Data supplied →
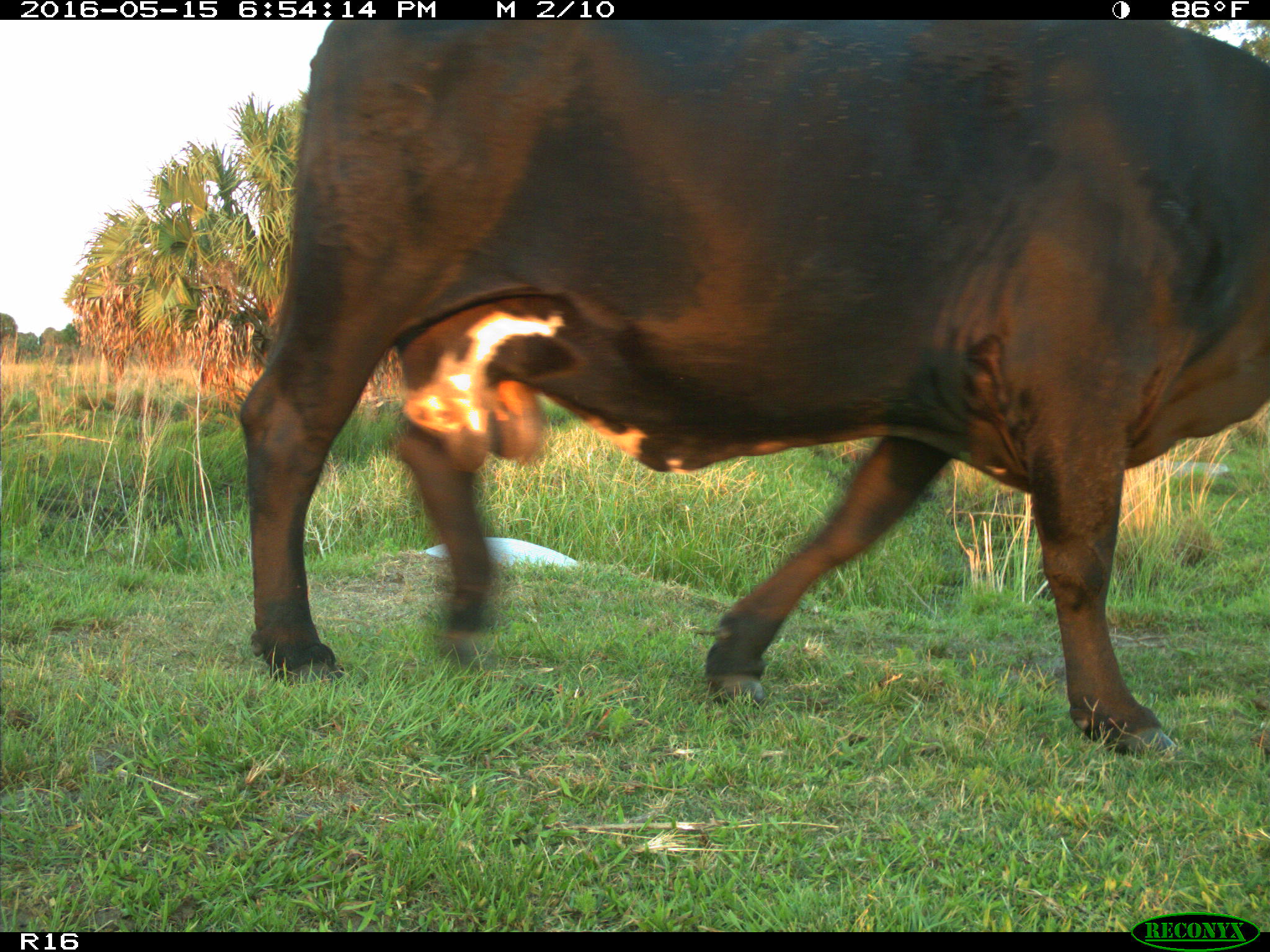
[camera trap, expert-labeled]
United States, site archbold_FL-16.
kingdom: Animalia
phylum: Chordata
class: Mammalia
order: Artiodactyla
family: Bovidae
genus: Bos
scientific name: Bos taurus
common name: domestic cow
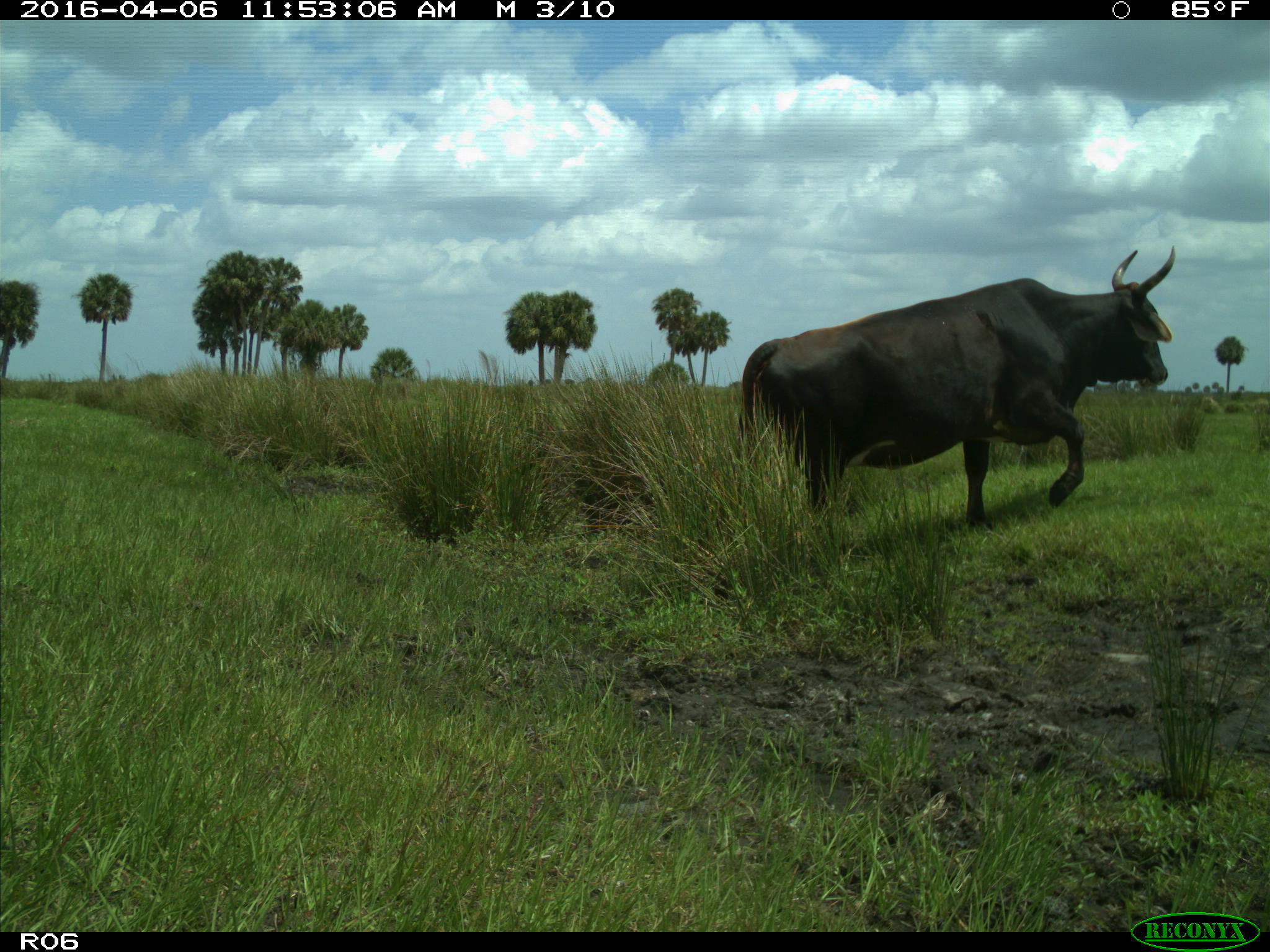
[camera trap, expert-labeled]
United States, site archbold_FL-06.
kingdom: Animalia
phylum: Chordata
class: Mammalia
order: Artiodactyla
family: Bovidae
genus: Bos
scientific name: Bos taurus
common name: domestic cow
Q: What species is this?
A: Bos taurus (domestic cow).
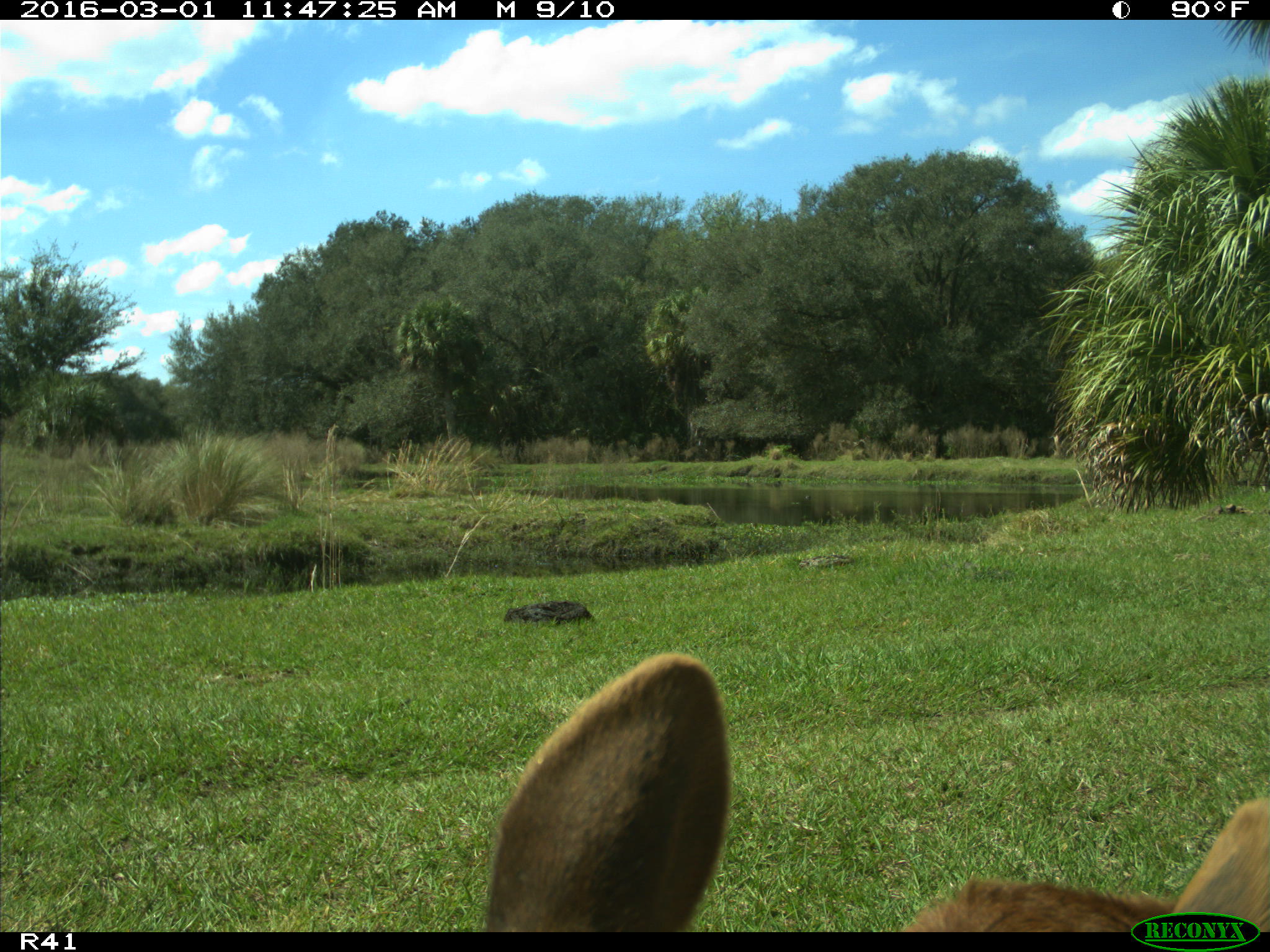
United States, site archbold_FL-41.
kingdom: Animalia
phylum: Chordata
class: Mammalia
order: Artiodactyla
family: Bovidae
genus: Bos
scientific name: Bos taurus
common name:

Task goal → In the copy you write, the data above must appear exactly, with no pictures.

Exercise output →
[camera trap, expert-labeled]
United States, site archbold_FL-16.
kingdom: Animalia
phylum: Chordata
class: Mammalia
order: Artiodactyla
family: Bovidae
genus: Bos
scientific name: Bos taurus
common name: domestic cow
[camera trap, expert-labeled]
United States, site archbold_FL-06.
kingdom: Animalia
phylum: Chordata
class: Mammalia
order: Artiodactyla
family: Bovidae
genus: Bos
scientific name: Bos taurus
common name: domestic cow
Q: What species is this?
A: Bos taurus (domestic cow).
United States, site archbold_FL-41.
kingdom: Animalia
phylum: Chordata
class: Mammalia
order: Artiodactyla
family: Bovidae
genus: Bos
scientific name: Bos taurus
common name:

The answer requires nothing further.